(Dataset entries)
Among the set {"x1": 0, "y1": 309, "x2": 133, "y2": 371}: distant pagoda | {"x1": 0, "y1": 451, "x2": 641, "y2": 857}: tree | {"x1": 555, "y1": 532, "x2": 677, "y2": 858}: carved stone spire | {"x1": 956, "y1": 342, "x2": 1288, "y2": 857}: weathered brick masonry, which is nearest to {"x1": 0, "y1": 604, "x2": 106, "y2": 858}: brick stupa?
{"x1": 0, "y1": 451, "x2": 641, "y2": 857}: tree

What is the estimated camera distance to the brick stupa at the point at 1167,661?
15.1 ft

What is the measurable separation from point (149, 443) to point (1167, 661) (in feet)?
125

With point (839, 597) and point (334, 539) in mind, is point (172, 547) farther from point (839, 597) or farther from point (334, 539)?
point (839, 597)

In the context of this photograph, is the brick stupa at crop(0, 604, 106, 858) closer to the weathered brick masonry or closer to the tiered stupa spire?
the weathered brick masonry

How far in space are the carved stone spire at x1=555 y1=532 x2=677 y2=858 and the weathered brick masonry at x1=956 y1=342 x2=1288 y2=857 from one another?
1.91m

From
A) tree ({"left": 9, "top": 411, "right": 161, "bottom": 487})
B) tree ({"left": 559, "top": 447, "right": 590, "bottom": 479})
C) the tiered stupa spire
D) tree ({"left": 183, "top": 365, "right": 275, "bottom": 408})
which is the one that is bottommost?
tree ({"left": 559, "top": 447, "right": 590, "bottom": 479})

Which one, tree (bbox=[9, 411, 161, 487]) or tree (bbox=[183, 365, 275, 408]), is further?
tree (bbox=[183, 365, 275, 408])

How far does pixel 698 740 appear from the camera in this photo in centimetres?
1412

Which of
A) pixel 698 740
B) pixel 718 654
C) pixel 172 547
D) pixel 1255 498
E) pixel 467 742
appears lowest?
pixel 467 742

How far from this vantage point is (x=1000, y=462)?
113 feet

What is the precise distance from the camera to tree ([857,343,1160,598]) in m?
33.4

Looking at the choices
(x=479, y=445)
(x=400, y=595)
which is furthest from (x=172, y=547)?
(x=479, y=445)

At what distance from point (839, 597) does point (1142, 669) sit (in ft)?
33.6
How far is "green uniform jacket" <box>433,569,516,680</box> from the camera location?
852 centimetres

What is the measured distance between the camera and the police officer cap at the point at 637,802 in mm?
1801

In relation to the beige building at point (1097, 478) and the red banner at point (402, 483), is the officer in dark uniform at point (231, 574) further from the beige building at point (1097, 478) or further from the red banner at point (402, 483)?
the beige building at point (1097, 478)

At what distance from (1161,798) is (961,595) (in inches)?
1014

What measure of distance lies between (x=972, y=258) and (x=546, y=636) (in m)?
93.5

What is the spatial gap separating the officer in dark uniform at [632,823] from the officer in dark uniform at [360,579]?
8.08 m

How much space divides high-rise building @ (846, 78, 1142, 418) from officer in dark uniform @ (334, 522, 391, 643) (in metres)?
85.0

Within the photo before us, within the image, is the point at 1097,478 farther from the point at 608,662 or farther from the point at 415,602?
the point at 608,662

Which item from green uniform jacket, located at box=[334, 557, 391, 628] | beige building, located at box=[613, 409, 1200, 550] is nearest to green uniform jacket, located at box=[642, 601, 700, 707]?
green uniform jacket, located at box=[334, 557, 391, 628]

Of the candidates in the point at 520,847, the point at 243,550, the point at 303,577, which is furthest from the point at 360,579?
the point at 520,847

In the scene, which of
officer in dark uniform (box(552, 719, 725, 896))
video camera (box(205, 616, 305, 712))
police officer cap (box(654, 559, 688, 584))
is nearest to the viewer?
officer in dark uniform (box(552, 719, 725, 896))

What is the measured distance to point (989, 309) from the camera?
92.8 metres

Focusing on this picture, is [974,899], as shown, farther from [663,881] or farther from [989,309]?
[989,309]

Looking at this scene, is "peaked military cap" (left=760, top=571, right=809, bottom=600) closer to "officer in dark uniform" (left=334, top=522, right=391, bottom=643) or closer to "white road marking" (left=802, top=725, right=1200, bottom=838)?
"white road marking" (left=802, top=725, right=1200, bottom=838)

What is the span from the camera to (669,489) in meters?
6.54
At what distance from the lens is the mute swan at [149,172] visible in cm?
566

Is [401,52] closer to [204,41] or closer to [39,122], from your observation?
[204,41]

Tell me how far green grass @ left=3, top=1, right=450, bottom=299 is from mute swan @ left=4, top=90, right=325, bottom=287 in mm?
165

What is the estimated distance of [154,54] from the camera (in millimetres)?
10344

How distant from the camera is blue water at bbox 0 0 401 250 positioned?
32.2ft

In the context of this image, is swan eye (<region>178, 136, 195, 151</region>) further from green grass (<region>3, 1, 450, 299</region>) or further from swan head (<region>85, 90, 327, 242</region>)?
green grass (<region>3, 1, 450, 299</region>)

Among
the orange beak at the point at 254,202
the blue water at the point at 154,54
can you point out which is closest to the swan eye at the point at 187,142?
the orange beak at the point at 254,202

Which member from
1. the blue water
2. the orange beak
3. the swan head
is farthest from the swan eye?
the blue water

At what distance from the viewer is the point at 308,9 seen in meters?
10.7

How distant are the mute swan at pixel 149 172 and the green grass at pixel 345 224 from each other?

What to produce:
Transcribe the records above exactly as they appear.

Exercise output:
Among the set {"x1": 0, "y1": 309, "x2": 133, "y2": 371}: distant pagoda | {"x1": 0, "y1": 451, "x2": 641, "y2": 857}: tree | {"x1": 555, "y1": 532, "x2": 677, "y2": 858}: carved stone spire | {"x1": 956, "y1": 342, "x2": 1288, "y2": 857}: weathered brick masonry, which is nearest to {"x1": 0, "y1": 604, "x2": 106, "y2": 858}: brick stupa?
{"x1": 0, "y1": 451, "x2": 641, "y2": 857}: tree

What is the estimated camera distance to the brick stupa at the point at 1167,661?
15.1 ft

What is the measurable separation from point (149, 443) to point (1167, 661) (in feet)?
125

With point (839, 597) and point (334, 539) in mind, is point (172, 547) farther from point (839, 597) or farther from point (334, 539)?
point (839, 597)

In the context of this photograph, is the brick stupa at crop(0, 604, 106, 858) closer to the weathered brick masonry or closer to the tiered stupa spire?
the weathered brick masonry

How far in space are the carved stone spire at x1=555 y1=532 x2=677 y2=858 and the weathered brick masonry at x1=956 y1=342 x2=1288 y2=857 from one another?
1.91m

From
A) tree ({"left": 9, "top": 411, "right": 161, "bottom": 487})
B) tree ({"left": 559, "top": 447, "right": 590, "bottom": 479})
C) the tiered stupa spire
D) tree ({"left": 183, "top": 365, "right": 275, "bottom": 408})
which is the one that is bottommost?
tree ({"left": 559, "top": 447, "right": 590, "bottom": 479})

Which one, tree (bbox=[9, 411, 161, 487]) or tree (bbox=[183, 365, 275, 408]), is further?
tree (bbox=[183, 365, 275, 408])

How far does pixel 698 740 appear from the camera in this photo in centimetres?
1412

Which of
A) pixel 698 740
B) pixel 718 654
C) pixel 172 547
D) pixel 1255 498
E) pixel 467 742
appears lowest?
pixel 467 742

How far from this vantage point is (x=1000, y=462)?
113 feet

What is the precise distance from the camera to tree ([857,343,1160,598]) in m?
33.4

Looking at the choices
(x=479, y=445)
(x=400, y=595)
which is furthest from (x=172, y=547)?
(x=479, y=445)

At what distance from point (839, 597) does point (1142, 669) sit (in ft)?
33.6
How far is "green uniform jacket" <box>433,569,516,680</box> from the camera location?
852 centimetres

What is the measured distance between the camera and the police officer cap at the point at 637,802 in mm?
1801

In relation to the beige building at point (1097, 478) and the red banner at point (402, 483), is the officer in dark uniform at point (231, 574) further from the beige building at point (1097, 478) or further from the red banner at point (402, 483)?
the beige building at point (1097, 478)

At what distance from (1161,798) is (961,595) (in inches)?
1014

What measure of distance lies between (x=972, y=258) and (x=546, y=636) (in m)?
93.5

What is the spatial gap separating the officer in dark uniform at [632,823] from the officer in dark uniform at [360,579]?
8.08 m

How much space divides high-rise building @ (846, 78, 1142, 418) from officer in dark uniform @ (334, 522, 391, 643) (in metres)?
85.0

Within the photo before us, within the image, is the point at 1097,478 farther from the point at 608,662 or farther from the point at 415,602?
the point at 608,662

Which item from green uniform jacket, located at box=[334, 557, 391, 628] | beige building, located at box=[613, 409, 1200, 550] is nearest to green uniform jacket, located at box=[642, 601, 700, 707]?
green uniform jacket, located at box=[334, 557, 391, 628]

Of the candidates in the point at 520,847, the point at 243,550, the point at 303,577, which is furthest from the point at 360,579?
the point at 520,847

In the scene, which of
officer in dark uniform (box(552, 719, 725, 896))
video camera (box(205, 616, 305, 712))
police officer cap (box(654, 559, 688, 584))
is nearest to the viewer?
officer in dark uniform (box(552, 719, 725, 896))

What is the measured distance to point (989, 309) from the camera?
92.8 metres

Focusing on this picture, is [974,899], as shown, farther from [663,881] or farther from [989,309]?
[989,309]

Looking at this scene, is "peaked military cap" (left=760, top=571, right=809, bottom=600) closer to "officer in dark uniform" (left=334, top=522, right=391, bottom=643) or closer to "white road marking" (left=802, top=725, right=1200, bottom=838)?
"white road marking" (left=802, top=725, right=1200, bottom=838)

What is the span from the camera to (669,489) in meters?
6.54
At what distance from the lens is the mute swan at [149,172] visible in cm?
566

Is [401,52] closer to [204,41] or closer to [39,122], from your observation?
[204,41]

Tell me how far green grass @ left=3, top=1, right=450, bottom=299 is from mute swan @ left=4, top=90, right=325, bottom=287 in mm?
165

What is the estimated distance of [154,54] from the camera (in millimetres)?
10344

How distant from the camera is blue water at bbox 0 0 401 250 positioned?
32.2ft

In the context of this image, is swan eye (<region>178, 136, 195, 151</region>) further from green grass (<region>3, 1, 450, 299</region>) or further from swan head (<region>85, 90, 327, 242</region>)?
green grass (<region>3, 1, 450, 299</region>)

Among
the orange beak at the point at 254,202
the blue water at the point at 154,54
can you point out which is closest to the swan eye at the point at 187,142?
the orange beak at the point at 254,202

Which member from
1. the blue water
2. the orange beak
3. the swan head
is farthest from the swan eye?
the blue water

At what distance from the viewer is the point at 308,9 seen in meters?
10.7

How distant are the mute swan at pixel 149 172 and the green grass at pixel 345 224 from each other?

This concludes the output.